Kane Gordy, who was only 22, was in hospital for a hip operation, after his bones were left weak following a battle with a brain tumour back in 2009. Medical staff at St George’s Hospital in Tooting, London, neglected Kane so badly that he was forced to call 999 as he was so desperate for water.

Police visited the hospital after the call but were turned away by staff – and Kane died soon after.
Stories like this are thankfully rare, but this does not make them acceptable. Doctors and nurses train for years to be able to look after others, and most go into their profession due to their naturally caring nature, so when this basic level of humanity disappears it is truly disappointing.

What makes this incident even more unacceptable is that it was caused by so many errors on the part of so many different people - from nurses not giving consultants the information they needed to provide the right treatment, to other professionals leaving vital facts out of medical notes.

An inquest into this completely avoidable death should hold those responsible to account, and ensure that lessons are learnt.
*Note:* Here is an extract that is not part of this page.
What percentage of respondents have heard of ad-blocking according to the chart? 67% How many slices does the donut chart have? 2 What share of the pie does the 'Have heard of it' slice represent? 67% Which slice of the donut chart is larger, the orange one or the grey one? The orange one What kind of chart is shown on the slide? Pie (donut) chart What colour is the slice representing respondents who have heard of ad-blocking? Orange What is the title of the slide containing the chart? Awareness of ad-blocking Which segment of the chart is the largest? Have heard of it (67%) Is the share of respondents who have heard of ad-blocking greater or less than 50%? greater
To die in a hospital from a lack of water is appalling and shows that medical staff at the hospital failed to provide the most basic level of care to Kane.

In this case, the neglect unfortunately led to the patient’s death, but there are also many cases of medical negligence which leave permanent and lasting damage on those who survive. In these cases the victim could be entitled to claim compensation for the negligence they suffered.

Comments

  1. Some nurses are very caring but so many just go into it because they're paid for it essentially by the government. Its no longer a vocational path. The nurses at my local hospital were terrible when caring for my Dad (a dying man) and the community nurses were even worse. The kindest nurses were in the Palliative Care department at the Royal Marsden Hospital. So human with an empathy and strength not matched by other nurses that were assigned to CARE for my Dad.